● ФРАГМЕНТ ТЕКСТА
В постоянно меняющемся мире научных исследований ученые и академики часто оказываются на стыке прогресса и противоречий. Свобода научного поиска порой сталкивается с сопротивлением из-за общественных недоразумений, чрезмерного вмешательства со стороны властей или институциональных ошибок. В этом интервью мы поднимем важные вопросы о том, как часто исследователи и ученые становятся жертвами недопонимания, моральной паники и институциональных промахов, как в США, так и по всему миру. Мы обсудим, почему это происходит, что необходимо ученым для защиты своих интересов, а также рассмотрим последствия применения Раздела VI Закона о гражданских правах в США. Профессор Джером Крэйс поделится ценными размышлениями по этим критическим вопросам, которые касаются исследователей по всему миру.
Джером Крэйс, профессор — эмерит, профессор Школы гуманитарных и социальных наук Murray Koppelman, профессор Бруклинского колледжа Городского университета Нью-Йорка (CUNY), президент Академии EUASU
В: Спасибо, профессор Крэйс, что нашли время побеседовать с нами сегодня. Ваши мысли о вызовах, с которыми сталкиваются ученые и исследователи в неспокойные времена, бесценны. Как вы думаете, что вызывает ситуации, когда ученые и исследователи становятся изгоями в обществе и сталкиваются с преследованиями со стороны правоохранительных органов из-за недоразумений, моральной паники или институциональных ошибок?
Дж.К.: Я думаю, что эта проблема возникает из-за двух различий: общества как коллектива и правительства, представляющее народ. Общество может не соглашаться с работой ученого или отвергать ее, но последствия этого остаются ограниченными общественным мнением. Общество может просто сказать: «Мы не согласны с этим ученым» или «Нам не нравится то, что говорит этот ученый». Самая большая проблема возникает, когда на это реагирует правительство. Когда правительство вмешивается, особенно через свои ведомства, ситуация становится более серьезной, поскольку оно имеет право налагать санкции. Правоохранительные и судебные органы в большинстве обществ обладают определенной степенью независимости. Может случиться так, что само правительство, в общем, не особенно обеспокоено тем, что сделал или исследует ученый. Но само ведомство может быть обеспокоено. Это особенно верно в тех случаях, когда ученые исследуют чувствительные темы.

● ИСХОДНЫЕ ДАННЫЕ
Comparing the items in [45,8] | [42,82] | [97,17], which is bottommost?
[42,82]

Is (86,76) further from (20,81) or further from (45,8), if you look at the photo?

● ПИСЬМЕННОЕ ЗАДАНИЕ
Процитируйте из интервью с профессором Крэйсом весь отрывок, начиная со слов «В постоянно меняющемся» и вплоть до слов «исследователей по всему миру.». Данные представляют собой отдельный материал, не связанный с текстом.

● ОТВЕТ НА ЗАДАНИЕ
В постоянно меняющемся мире научных исследований ученые и академики часто оказываются на стыке прогресса и противоречий. Свобода научного поиска порой сталкивается с сопротивлением из-за общественных недоразумений, чрезмерного вмешательства со стороны властей или институциональных ошибок. В этом интервью мы поднимем важные вопросы о том, как часто исследователи и ученые становятся жертвами недопонимания, моральной паники и институциональных промахов, как в США, так и по всему миру. Мы обсудим, почему это происходит, что необходимо ученым для защиты своих интересов, а также рассмотрим последствия применения Раздела VI Закона о гражданских правах в США. Профессор Джером Крэйс поделится ценными размышлениями по этим критическим вопросам, которые касаются исследователей по всему миру.